Arizona ended up with freshman running back Keola Antolin, who fits the Rodgers mold. He’s 5-8 and shifty.

Antolin hasn’t had much of a chance yet to show what he can do in the backfield. He’s behind starter Nic Grigsby and has been slowed by a toe injury.

“I’m anxious to get Keola back because I think he gives us a little bit of the same dimension (as Rodgers), where he can maneuver his way through things,” Dykes said.

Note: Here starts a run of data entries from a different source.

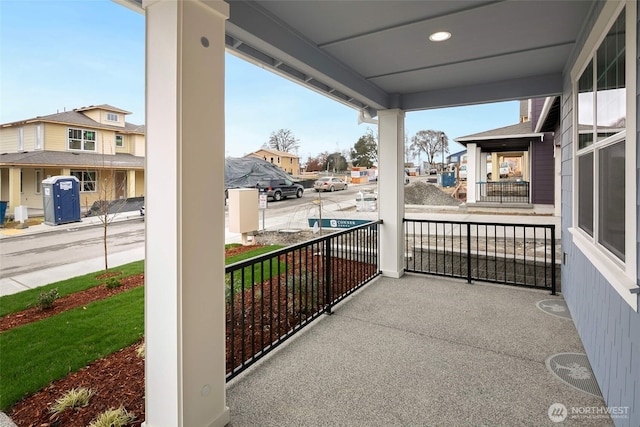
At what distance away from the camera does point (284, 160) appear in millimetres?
7496

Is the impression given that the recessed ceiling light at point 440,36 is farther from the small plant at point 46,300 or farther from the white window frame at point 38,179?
the white window frame at point 38,179

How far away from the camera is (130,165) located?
8.23m

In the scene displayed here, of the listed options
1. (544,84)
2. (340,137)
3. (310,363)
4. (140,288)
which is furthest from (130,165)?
(544,84)

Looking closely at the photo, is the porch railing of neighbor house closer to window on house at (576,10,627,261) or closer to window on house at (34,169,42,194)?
window on house at (576,10,627,261)

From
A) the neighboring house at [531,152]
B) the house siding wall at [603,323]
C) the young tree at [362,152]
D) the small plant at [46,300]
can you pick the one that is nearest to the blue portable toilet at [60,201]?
the small plant at [46,300]

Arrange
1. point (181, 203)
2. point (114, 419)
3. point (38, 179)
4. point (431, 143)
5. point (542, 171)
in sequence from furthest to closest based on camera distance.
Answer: point (431, 143), point (542, 171), point (38, 179), point (114, 419), point (181, 203)

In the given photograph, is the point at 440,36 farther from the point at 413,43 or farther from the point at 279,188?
the point at 279,188

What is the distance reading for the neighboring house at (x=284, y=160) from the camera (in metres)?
7.19

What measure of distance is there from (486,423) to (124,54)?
661 centimetres

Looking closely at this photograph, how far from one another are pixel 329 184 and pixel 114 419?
25.3ft

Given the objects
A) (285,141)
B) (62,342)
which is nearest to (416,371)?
(62,342)

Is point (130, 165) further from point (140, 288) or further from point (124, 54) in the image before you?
point (140, 288)

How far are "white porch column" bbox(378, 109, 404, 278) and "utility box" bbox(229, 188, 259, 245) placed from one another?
2921 millimetres

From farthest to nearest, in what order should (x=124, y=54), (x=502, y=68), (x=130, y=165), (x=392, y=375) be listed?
(x=130, y=165) → (x=124, y=54) → (x=502, y=68) → (x=392, y=375)
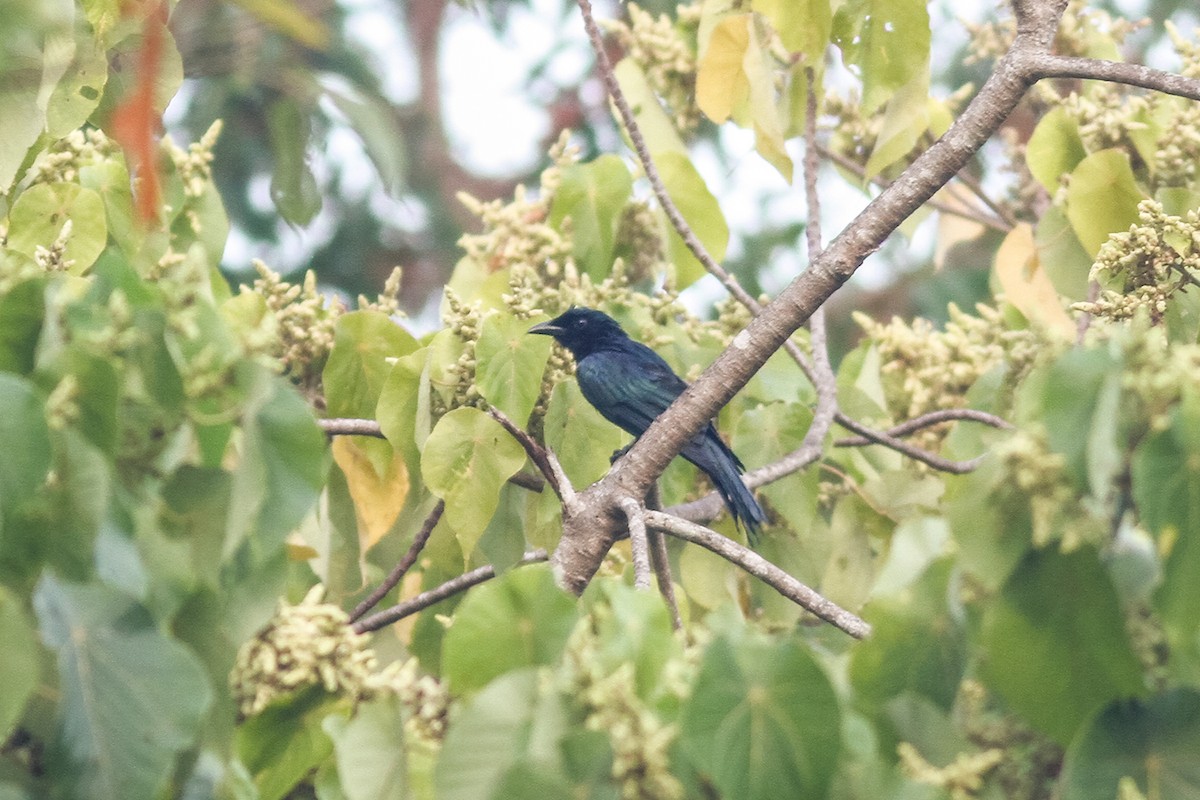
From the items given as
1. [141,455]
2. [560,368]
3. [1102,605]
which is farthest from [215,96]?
[1102,605]

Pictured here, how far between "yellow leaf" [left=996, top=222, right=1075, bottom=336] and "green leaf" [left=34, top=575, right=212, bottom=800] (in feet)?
10.2

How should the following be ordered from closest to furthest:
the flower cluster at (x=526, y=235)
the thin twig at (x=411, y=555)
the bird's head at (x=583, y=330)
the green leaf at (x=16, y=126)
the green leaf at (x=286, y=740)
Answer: the green leaf at (x=286, y=740), the green leaf at (x=16, y=126), the thin twig at (x=411, y=555), the flower cluster at (x=526, y=235), the bird's head at (x=583, y=330)

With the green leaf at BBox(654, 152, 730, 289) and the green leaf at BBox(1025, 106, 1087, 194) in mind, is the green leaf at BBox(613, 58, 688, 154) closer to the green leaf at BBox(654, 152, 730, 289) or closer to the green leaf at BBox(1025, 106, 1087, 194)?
the green leaf at BBox(654, 152, 730, 289)

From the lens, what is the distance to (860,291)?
35.1 ft

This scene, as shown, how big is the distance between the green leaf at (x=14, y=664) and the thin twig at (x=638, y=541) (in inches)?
44.3

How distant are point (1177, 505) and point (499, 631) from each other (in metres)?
0.79

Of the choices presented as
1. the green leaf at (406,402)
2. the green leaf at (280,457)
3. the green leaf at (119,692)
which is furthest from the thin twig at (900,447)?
the green leaf at (119,692)

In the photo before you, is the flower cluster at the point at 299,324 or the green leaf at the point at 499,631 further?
the flower cluster at the point at 299,324

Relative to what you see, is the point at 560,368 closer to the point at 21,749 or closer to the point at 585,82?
the point at 21,749

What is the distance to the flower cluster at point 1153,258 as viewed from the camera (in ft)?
9.46

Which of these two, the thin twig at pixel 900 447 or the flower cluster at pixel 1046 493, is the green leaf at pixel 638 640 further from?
the thin twig at pixel 900 447

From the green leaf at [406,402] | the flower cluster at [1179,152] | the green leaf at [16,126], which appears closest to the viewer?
the green leaf at [16,126]

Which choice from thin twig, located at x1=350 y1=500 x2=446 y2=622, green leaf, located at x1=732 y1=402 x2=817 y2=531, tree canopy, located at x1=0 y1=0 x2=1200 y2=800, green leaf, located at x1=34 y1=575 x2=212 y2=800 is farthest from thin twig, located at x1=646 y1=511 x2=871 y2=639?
green leaf, located at x1=34 y1=575 x2=212 y2=800

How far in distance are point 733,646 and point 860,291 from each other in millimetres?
9369
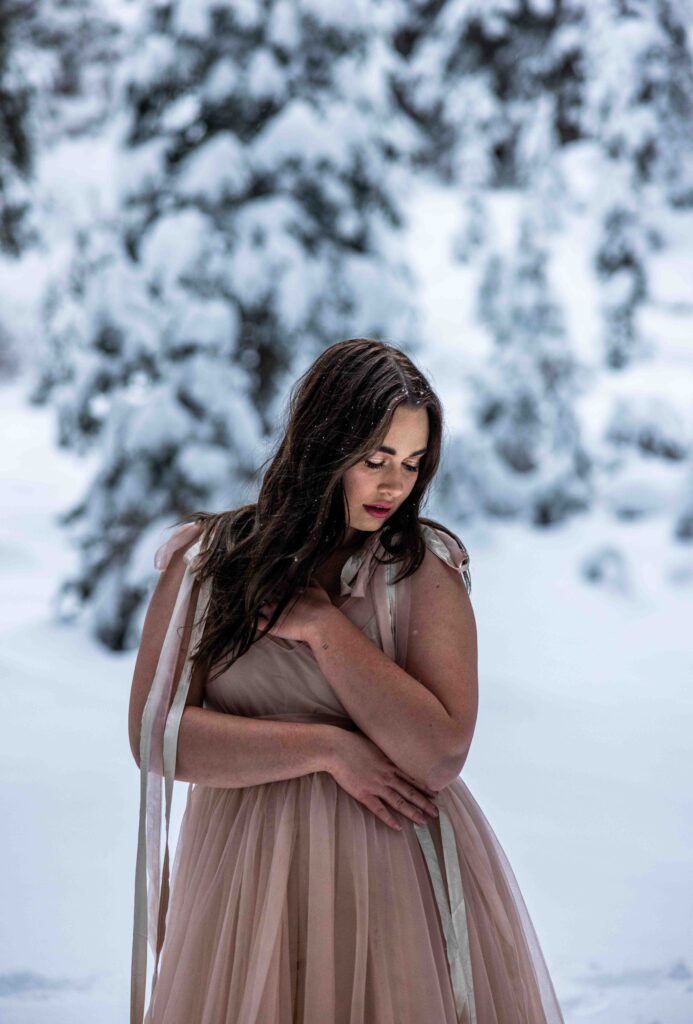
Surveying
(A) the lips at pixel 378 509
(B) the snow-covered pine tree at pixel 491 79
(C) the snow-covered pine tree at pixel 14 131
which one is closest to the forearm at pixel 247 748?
(A) the lips at pixel 378 509

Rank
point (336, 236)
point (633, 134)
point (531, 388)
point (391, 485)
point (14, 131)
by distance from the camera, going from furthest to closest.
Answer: point (531, 388), point (633, 134), point (14, 131), point (336, 236), point (391, 485)

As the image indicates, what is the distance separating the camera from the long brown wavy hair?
4.72 feet

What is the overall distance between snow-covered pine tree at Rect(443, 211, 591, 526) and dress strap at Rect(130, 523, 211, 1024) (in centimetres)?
625

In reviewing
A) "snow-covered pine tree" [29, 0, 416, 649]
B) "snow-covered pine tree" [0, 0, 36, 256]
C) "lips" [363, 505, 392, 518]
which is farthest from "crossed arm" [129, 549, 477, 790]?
"snow-covered pine tree" [0, 0, 36, 256]

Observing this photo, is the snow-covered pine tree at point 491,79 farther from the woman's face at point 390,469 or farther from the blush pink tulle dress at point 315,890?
the blush pink tulle dress at point 315,890

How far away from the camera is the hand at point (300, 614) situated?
55.5 inches

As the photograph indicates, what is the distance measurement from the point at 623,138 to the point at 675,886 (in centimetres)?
579

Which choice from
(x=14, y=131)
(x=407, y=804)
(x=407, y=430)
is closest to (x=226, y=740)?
(x=407, y=804)

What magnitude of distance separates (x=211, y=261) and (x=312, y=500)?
13.4 ft

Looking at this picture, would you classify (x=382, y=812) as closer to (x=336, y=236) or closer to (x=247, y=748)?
(x=247, y=748)

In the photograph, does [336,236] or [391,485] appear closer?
[391,485]

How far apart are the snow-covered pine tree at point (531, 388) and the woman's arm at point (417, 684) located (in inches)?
246

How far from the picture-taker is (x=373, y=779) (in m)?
1.38

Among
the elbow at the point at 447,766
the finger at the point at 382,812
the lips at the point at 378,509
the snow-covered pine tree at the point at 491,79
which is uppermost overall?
the snow-covered pine tree at the point at 491,79
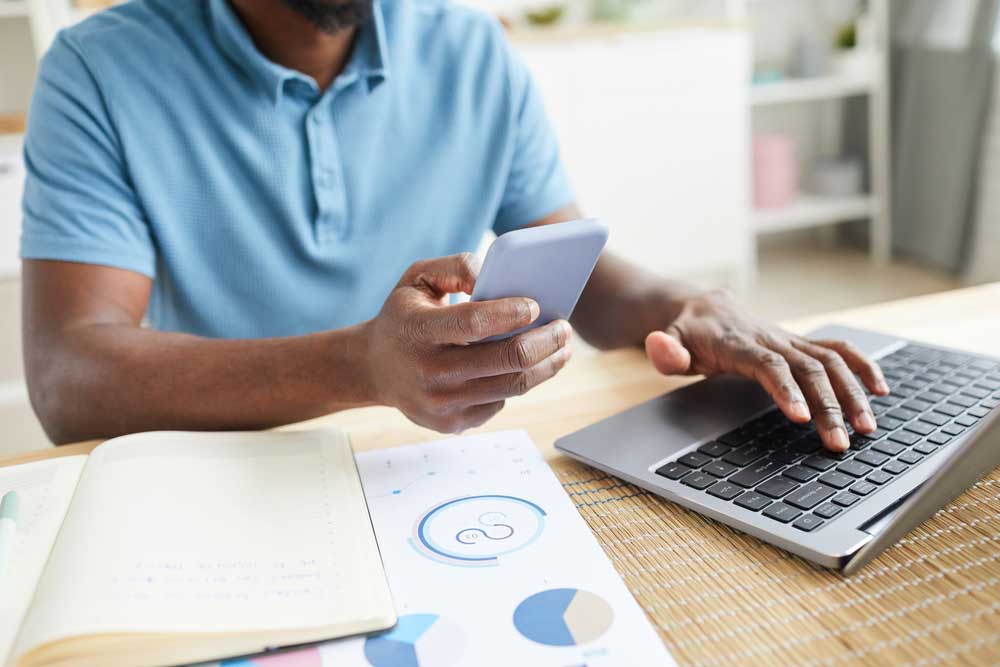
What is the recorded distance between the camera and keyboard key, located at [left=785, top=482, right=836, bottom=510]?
0.57 meters

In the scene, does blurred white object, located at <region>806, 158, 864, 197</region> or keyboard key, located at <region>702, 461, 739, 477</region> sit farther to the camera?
blurred white object, located at <region>806, 158, 864, 197</region>

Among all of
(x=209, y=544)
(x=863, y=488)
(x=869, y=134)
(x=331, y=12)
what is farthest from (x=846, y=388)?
(x=869, y=134)

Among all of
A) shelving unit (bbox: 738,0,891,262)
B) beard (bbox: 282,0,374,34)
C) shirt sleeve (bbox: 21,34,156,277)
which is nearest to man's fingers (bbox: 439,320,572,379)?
shirt sleeve (bbox: 21,34,156,277)

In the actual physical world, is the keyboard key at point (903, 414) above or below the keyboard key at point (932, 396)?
above

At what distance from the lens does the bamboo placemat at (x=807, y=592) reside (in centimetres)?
45

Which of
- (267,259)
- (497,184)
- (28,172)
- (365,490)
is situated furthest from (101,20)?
(365,490)

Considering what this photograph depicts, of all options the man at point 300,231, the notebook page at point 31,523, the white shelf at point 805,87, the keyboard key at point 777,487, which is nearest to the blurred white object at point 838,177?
the white shelf at point 805,87

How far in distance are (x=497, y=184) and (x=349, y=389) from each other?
0.51 metres

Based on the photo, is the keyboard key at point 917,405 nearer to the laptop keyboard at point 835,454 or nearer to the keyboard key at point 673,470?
the laptop keyboard at point 835,454

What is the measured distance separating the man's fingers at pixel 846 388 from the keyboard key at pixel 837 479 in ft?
0.24

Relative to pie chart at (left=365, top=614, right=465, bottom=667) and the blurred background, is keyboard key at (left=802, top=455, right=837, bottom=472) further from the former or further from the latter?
the blurred background

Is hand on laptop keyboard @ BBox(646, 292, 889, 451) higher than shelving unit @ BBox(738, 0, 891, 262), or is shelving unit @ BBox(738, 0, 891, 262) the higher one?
hand on laptop keyboard @ BBox(646, 292, 889, 451)

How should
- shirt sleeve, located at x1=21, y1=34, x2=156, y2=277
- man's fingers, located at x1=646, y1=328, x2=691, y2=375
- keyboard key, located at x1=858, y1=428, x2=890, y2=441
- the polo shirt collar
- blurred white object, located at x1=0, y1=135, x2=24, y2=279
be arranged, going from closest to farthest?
keyboard key, located at x1=858, y1=428, x2=890, y2=441 → man's fingers, located at x1=646, y1=328, x2=691, y2=375 → shirt sleeve, located at x1=21, y1=34, x2=156, y2=277 → the polo shirt collar → blurred white object, located at x1=0, y1=135, x2=24, y2=279

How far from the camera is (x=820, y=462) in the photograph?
625mm
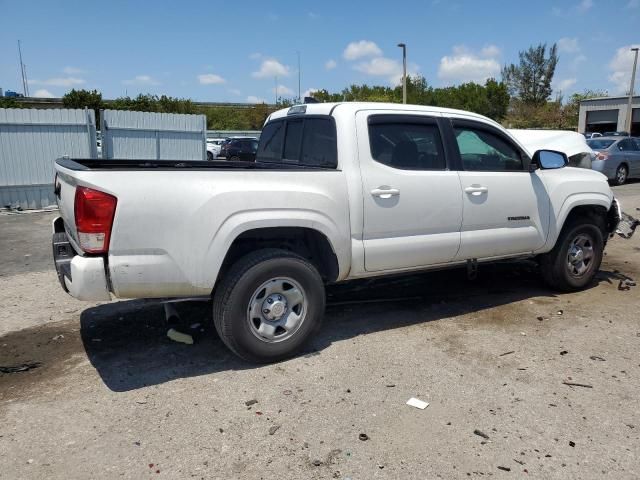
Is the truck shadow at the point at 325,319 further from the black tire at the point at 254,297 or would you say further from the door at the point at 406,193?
the door at the point at 406,193

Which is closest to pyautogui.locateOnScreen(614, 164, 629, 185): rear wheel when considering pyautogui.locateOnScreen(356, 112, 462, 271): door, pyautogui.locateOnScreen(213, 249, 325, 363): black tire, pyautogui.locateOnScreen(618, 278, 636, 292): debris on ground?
pyautogui.locateOnScreen(618, 278, 636, 292): debris on ground

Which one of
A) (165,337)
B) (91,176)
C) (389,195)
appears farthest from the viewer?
(165,337)

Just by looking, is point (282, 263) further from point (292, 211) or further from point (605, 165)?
point (605, 165)

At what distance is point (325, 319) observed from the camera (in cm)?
513

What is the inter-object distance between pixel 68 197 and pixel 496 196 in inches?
143

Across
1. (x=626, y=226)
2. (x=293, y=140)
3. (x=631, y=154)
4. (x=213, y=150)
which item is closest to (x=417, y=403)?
(x=293, y=140)

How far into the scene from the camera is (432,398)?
3574mm

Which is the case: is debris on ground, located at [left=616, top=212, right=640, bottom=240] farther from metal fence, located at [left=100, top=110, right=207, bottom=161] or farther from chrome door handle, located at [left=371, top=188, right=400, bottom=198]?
metal fence, located at [left=100, top=110, right=207, bottom=161]

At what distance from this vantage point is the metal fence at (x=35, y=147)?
1198 centimetres

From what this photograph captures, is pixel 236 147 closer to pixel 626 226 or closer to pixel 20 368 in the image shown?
pixel 626 226

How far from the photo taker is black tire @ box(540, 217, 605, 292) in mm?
5734

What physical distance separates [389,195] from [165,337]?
229 centimetres

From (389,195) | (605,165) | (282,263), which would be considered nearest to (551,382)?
(389,195)

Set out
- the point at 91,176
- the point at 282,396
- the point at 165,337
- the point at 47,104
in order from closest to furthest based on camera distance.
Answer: the point at 91,176 → the point at 282,396 → the point at 165,337 → the point at 47,104
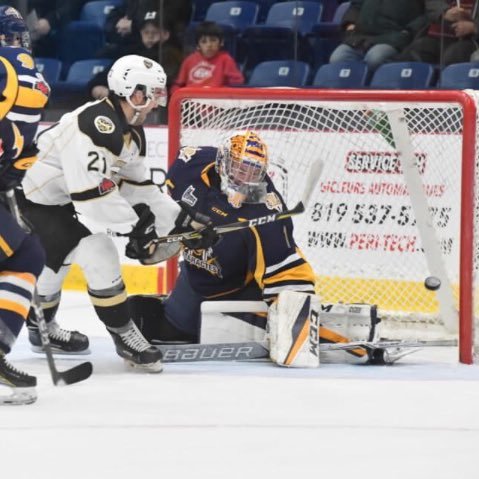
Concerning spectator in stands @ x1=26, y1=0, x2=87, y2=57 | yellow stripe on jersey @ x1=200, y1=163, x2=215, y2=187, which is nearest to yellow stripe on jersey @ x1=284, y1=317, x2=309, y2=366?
yellow stripe on jersey @ x1=200, y1=163, x2=215, y2=187

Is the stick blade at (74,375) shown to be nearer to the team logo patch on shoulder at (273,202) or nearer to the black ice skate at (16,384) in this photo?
the black ice skate at (16,384)

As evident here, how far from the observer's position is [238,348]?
437 cm

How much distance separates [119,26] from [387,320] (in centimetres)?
274

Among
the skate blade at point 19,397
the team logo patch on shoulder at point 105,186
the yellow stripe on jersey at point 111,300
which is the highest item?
the team logo patch on shoulder at point 105,186

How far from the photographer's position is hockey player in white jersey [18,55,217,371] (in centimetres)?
404

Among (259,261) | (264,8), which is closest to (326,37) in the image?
(264,8)

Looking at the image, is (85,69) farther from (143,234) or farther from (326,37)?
(143,234)

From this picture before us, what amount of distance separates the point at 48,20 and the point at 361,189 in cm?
283

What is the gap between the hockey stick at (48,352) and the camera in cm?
→ 369

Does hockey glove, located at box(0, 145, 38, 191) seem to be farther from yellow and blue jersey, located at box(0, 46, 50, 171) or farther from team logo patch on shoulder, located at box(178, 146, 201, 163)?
team logo patch on shoulder, located at box(178, 146, 201, 163)

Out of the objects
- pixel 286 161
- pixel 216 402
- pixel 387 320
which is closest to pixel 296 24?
pixel 286 161

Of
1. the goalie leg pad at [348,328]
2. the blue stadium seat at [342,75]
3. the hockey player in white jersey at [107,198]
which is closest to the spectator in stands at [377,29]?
the blue stadium seat at [342,75]

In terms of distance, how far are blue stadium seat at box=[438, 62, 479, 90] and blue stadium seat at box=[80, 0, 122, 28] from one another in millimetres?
2093

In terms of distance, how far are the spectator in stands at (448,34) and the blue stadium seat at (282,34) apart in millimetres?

“And he runs harder than you think he does. I think they’re pretty similar.”

Willingham almost gone?

I haven’t seen a coach at Arizona Stadium with this little job security since UA’s John Mackovic strolled onto the field against TCU on Sept. 27, 2003.

He was fired the next day.

That’s probably not going to happen Sunday to Washington’s Tyrone Willingham – he has supposed administration support through the end of the season – but the countdown is on.

Willingham is 11-29 in his fourth season at Washington and can’t catch a break.

The Huskies were a promising 4-2 in 2006 when quarterback Isaiah Stanback, playing at an all-league level, was lost for the season with a foot injury. UW finished 5-7.

This season’s schedule was simply too much. Washington opened at Oregon, then played BYU and Oklahoma. Then, Locker broke his thumb last week against Stanford.

When the dust settles, Washington will begin the 2009 season with its fifth coach in 12 seasons.

Pac has bad rep

Oregon State squandered a late lead at Utah on Thursday night, losing 31-28 and dropping the Pac-10′s record against the Mountain West to 1-6 this season.

That helped cement the Pac-10′s lousy reputation this year, with little chance to rehabilitate it. There are only four nonconference games left, three against Notre Dame.

One of those is Saturday when Stanford plays in South Bend. Stanford is more consistently physical than the Irish, but one of the improvements in Notre Dame this season is the ability to throw deep, which is a Cardinal weakness.

Edge: Notre Dame.

Notre Dame will play at Washington on Oct. 25 (another edge to the Irish). The Irish are at USC on Nov. 29 (hey, the Pac-10 can win this one!), and Washington State is at Hawaii on Nov. 29.

Let’s call that one a toss-up for now.

The envelope, please

A member of the Seattle media told me Friday that “you will not believe how bad the Washington defense is.”

The Huskies are last nationally in passing efficiency defense and tackles for loss, and second-to-last in total defense. They rank 116th out of 119 teams in rushing defense and 114th in scoring defense.

They are the only team in the country without a sack.

Beyond that, they have only one punt return all season – for a loss of 1 yard.

Arizona, in its last game, let UCLA hang around a little too long before winning 31-10. The Wildcats have the ability to be more definitive against the Huskies from start to finish.

Let’s just call it a comfortable 35-14 victory.